The impact of public policy on behavior

The Researcher of the Year award recognizes 10 UIC scientists who are advancing knowledge in their fields. The Distinguished Researcher Award honors five researchers with a record of outstanding achievement. The Rising Star Award honors early career researchers who show promise as future leaders.

Lisa Powell

Lisa Powell: her work bridges economics, policy, public health, disparities and community-based research.
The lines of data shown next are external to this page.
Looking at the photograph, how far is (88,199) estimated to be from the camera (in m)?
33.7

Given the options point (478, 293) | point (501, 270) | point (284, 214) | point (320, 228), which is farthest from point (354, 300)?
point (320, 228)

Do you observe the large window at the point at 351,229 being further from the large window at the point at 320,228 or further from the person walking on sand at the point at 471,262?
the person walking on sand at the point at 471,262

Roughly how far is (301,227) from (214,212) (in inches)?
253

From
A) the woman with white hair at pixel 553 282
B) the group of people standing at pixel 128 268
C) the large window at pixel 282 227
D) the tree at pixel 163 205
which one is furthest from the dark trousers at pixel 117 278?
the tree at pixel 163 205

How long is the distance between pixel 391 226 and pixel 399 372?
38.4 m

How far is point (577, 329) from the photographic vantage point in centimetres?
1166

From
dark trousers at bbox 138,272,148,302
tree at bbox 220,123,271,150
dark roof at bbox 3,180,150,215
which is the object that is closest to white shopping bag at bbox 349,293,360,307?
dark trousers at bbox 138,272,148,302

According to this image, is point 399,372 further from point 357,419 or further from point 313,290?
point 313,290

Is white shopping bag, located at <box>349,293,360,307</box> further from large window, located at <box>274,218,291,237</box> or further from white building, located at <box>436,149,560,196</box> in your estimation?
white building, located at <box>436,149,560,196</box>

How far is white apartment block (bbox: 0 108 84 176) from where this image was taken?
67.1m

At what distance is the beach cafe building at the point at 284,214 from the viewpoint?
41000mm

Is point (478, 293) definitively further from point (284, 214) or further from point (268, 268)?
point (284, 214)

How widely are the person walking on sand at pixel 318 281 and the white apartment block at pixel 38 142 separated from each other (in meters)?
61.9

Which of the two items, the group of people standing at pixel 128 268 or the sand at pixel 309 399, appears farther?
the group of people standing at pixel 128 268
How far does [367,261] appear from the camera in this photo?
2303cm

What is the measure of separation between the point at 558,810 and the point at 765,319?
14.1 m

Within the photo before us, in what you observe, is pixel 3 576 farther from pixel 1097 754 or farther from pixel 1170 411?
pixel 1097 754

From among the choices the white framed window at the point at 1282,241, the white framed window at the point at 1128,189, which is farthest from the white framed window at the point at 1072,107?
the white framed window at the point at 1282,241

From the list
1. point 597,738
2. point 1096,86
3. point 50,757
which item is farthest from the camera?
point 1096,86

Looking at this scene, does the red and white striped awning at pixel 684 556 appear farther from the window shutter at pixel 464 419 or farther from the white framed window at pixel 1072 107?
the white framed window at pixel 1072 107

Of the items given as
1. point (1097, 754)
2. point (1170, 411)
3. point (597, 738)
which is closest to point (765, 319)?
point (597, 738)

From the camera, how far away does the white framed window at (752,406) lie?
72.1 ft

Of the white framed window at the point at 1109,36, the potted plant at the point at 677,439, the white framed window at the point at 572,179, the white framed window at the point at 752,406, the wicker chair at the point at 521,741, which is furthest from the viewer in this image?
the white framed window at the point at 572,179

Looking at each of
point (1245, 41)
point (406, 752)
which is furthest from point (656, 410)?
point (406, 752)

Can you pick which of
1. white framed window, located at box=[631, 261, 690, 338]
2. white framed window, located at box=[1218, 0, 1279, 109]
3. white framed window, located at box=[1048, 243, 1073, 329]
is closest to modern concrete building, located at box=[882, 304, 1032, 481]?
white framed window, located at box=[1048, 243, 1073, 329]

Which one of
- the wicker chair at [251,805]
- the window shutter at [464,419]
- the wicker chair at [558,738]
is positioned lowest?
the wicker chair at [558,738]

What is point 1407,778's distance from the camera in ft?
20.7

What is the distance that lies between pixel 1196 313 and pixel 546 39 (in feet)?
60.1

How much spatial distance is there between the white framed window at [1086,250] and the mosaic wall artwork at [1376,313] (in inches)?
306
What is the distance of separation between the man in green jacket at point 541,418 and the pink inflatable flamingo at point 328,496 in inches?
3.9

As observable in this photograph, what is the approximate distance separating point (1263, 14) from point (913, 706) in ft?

Photo: Roberta Dupuis-Devlin/UIC Photo Services

Health economist Lisa Powell has spent her career examining the impact of public policy on behavior outcomes.

Her work bridges economics, policy, public health, disparities and community-based research.

Powell is professor of health policy and administration in the School of Public Health and associate director of the Health Policy Center at the Institute of Health Research and Policy.

She joined UIC in 2001, working with Frank Chaloupka, professor of economics, to look at youth and health behaviors around smoking and alcohol use.

As obesity began to emerge as a serious public health challenge, she turned her focus to policy instruments for changing behaviors related to food consumption, physical activity and obesity.

Her recent research has informed public health policy on the potential impact that taxes on low-nutrient, energy-dense foods (like sugar-sweetened beverages or fast food) and subsidies for healthful products (like fruit and vegetables) could have on consumption and body weight.

Her work has gained the attention of both public health advocates and the food and beverage industry.

Any type of policy that might change behavior and reduce consumption takes business away from industry, said Powell.

My job is “strictly to provide the evidence, not to have a formative opinion one way or the other,” she said, admitting that her research can be controversial.

For example, she recently completed a study addressing industry claims that sugar-sweetened beverage taxes lead to job losses. Her independent, comprehensive analysis using a macro-econometric simulation model was the first to show there was no net job loss.

Her work is important to understanding the sources of disparities in obesity and vital in the policy debate on child-directed food marketing, said Jack Zwanziger, professor and director of health policy and administration, who nominated her for the award.

Over the last three years, Powell has produced 48 publications, including peer-reviewed articles in top journals. Her work has been funded by multiple grants from the National Institutes of Health, Centers for Disease Control and the Robert Wood Johnson Foundation.

Her research findings are cited by the New York Times, Wall Street Journal, Chicago Tribune, U.S. News & World Report, CNN, NPR and international media.

First lady Michelle Obama referenced evidence from Powell’s research in her September 2013 White House speech on the need to improve the nutritional quality of foods marketed to children.

“I am very grateful to be working with such a talented group of colleagues, post-doctoral fellows and graduate students here at UIC,” Powell said.

“It is such a privilege to be able to undertake research that provides much needed evidence on the potential effectiveness of various policy instruments aimed at improving public health outcomes.”